Several local elections will be decided this month in the primaries -- nearly four months before the November general election.
Three Bartow County school board seats -- Posts 1, 2 and 3 -- will be up for election in the July 20 primary. All six candidates are running as Republicans; no Democrats qualified to be placed on the primary ballot.
In Post 1, Lamar Grizzle is being challenged by John Howard. In Post 2, Roger Maier is being challenged by Davis Nelson, while Post 3's race has Angie Cornett and David Palmer seeking the seat that Matt Shultz will leave in December.
Grizzle is the longest-reigning incumbent, as he is finishing his second four-year term compared to Maier's first. Grizzle said he is seeking another term for the same reason he ran the previous two times.
"Basically, to continue improving our school system -- I'm very proud of our school system, and I want to see it succeed and I want to see us continue making improvement and becoming first in the state hopefully," he said. "I'm doing it for the students, and the school system and employees."
Grizzle has been teaching in Polk County the last few years as a second career following a 35-year career in manufacturing. He holds an Education Specialist degree in Administration and Leadership and a teaching certificate. He also previously coached youth basketball, softball and baseball.
The lifelong Bartow County resident has three grandchildren in the school system now and one that graduated from it.
Grizzle said his time on the board has seen some financial success, even amid the current downturn in the economy.
"When I started with the school board in 2003, we were about $650,000 in the deficit, in the red. It's not just me, but the other board members as a team have been very financially conscious of what we were doing, and we're in a much better shape than some of the other school systems around us," he said. "I know they were talking about cutting the local supplement in [several districts], which means the teachers will only make the state salary schedule. We haven't had to do that in Bartow County because we've really watched our finances and built a fund balance for hard times. I feel like that's one of the successes that I've been part of on the board."

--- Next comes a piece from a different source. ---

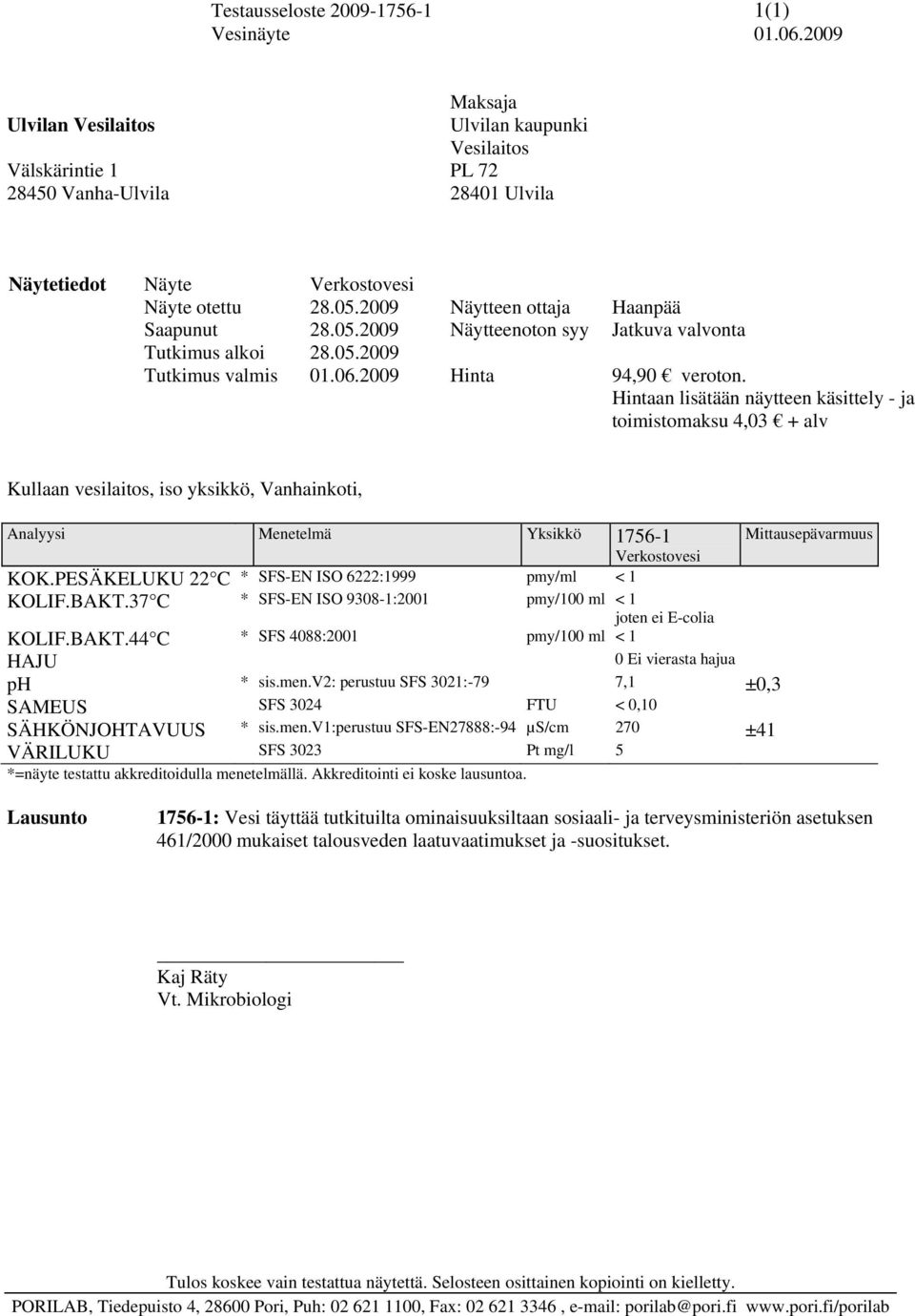 44 C * SFS 4088:2001 pmy/100 ml < 1 hajua 0 Ei vierasta ph * sis.men.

Budget cuts and revenue reductions, Grizzle said, are likely to remain a challenge to whomever sits in the Post 1 seat come January. He said his background in both his past and current career makes him a good fit to help tackle those issues.
"I think we're still going to have to look at being more efficient in the school system, and I think we're just going to have to be innovative in ways that we [still] get the best education for our children," he said. "It's going to be tough -- you're going to need some experienced board members to do that; you need somebody that's been there and been on the board for a while.

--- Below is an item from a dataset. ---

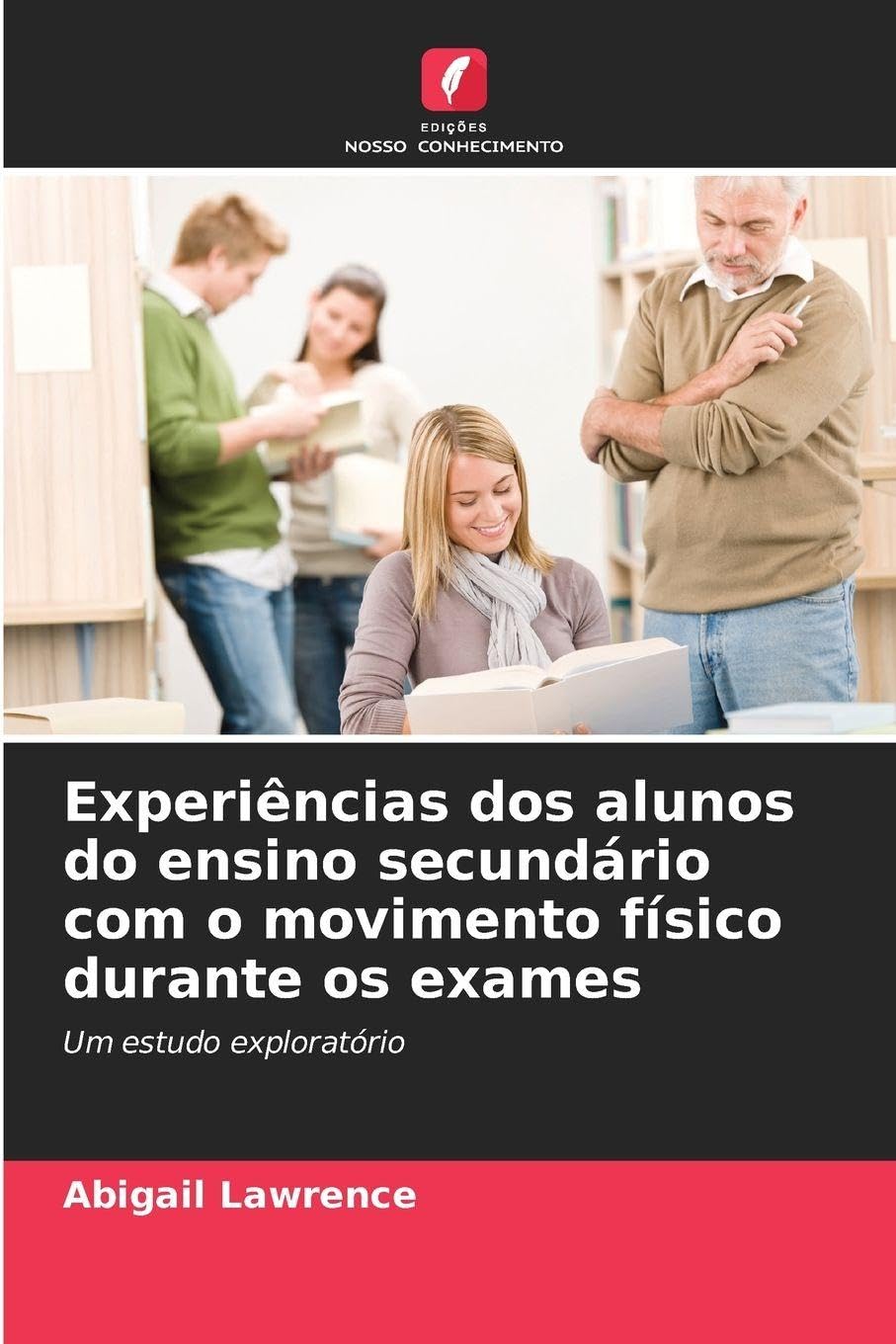 Experiências dos alunos do ensino secundário com o movimento físico durante os exames: Um estudo exploratório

"I believe my business experience as being a manufacturing manager and director of manufacturing, and then going into education and teaching -- I've worked with regular ed. kids, at-risk kids, and I purposely did that to get a feel for special ed. kids, regular ed. kids and to really understand the process of education," Grizzle added.
Outside of his work, Howard has been involved in several education-related roles, ranging from service as an Autism Speaks area representative, Autism in Bartow vice president, and a school council member and PTO adviser at White Elementary. He and his wife, Kerry, are the parents of a 7-year-old daughter, Ainsley, who attends White in the Exceptional Education Department.

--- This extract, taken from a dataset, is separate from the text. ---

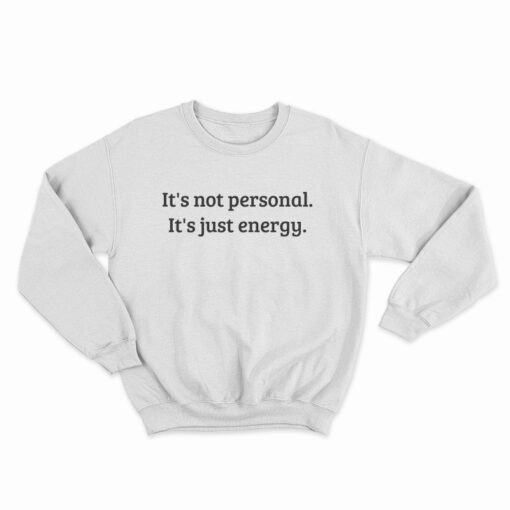 It's Not Personal It's Just Energy Sweatshirt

Howard says his decision to run stems from wanting to help his daughter and her fellow students.
"Everybody loves her, and she really enjoys school, and we just want to be involved for her," he said. "She's got a lot of friends that we enjoy spending time with and having over, and I just feel I'm doing it for all those kids who don't necessarily have parents to help take care of them."
Howard also cited budget issues as the major challenge likely to face the board when the selected candidates take office next year. The owner of Industrial Construction Services in Rydal, who holds a bachelor's in mechanical engineering from the Southern College of Technology, Howard said his experience with budgets would help him if he is elected.
"I run a successful business, and we make money. All of our work is quoted based on budgets. I work up a budget, the customer agrees to that budget, and then I make sure I get the job done on time, correctly and within budget," Howard said. "I can use that experience, really for the last 15 years I've been doing that.
"Sometimes budgets are tight, but you find ways to make sure the jobs can still get done, do a little value engineering where you may have wanted this product, but this product's just as good, except it may cost a little less from a different manufacturer, and you sit down with the engineers and say, 'Well, we can do this, this is what you spec'ed, or we can do this, which is the same, but it's just a different manufacturer.'"
His skill set, Howard added, would be helpful as the district looks to do perform that "value engineering" to get its work done amid rough economic times.
"I believe that I have people skills. My engineering background requires me to be very detail-oriented. I gather all the information and then make a decision," he said. "I don't fly off the handle with decision making, I don't necessarily take the recommendation of a so-called expert; I will look at all the facts.
"We have to provide an education for the children, not necessarily at all costs, but once we get down to where we can't do it with the money we're provided by the state and the economy doesn't recover, then we're going to have to seriously look at changing the millage rate to make sure the children have all the resources they need to get their education, and that's what we're here for."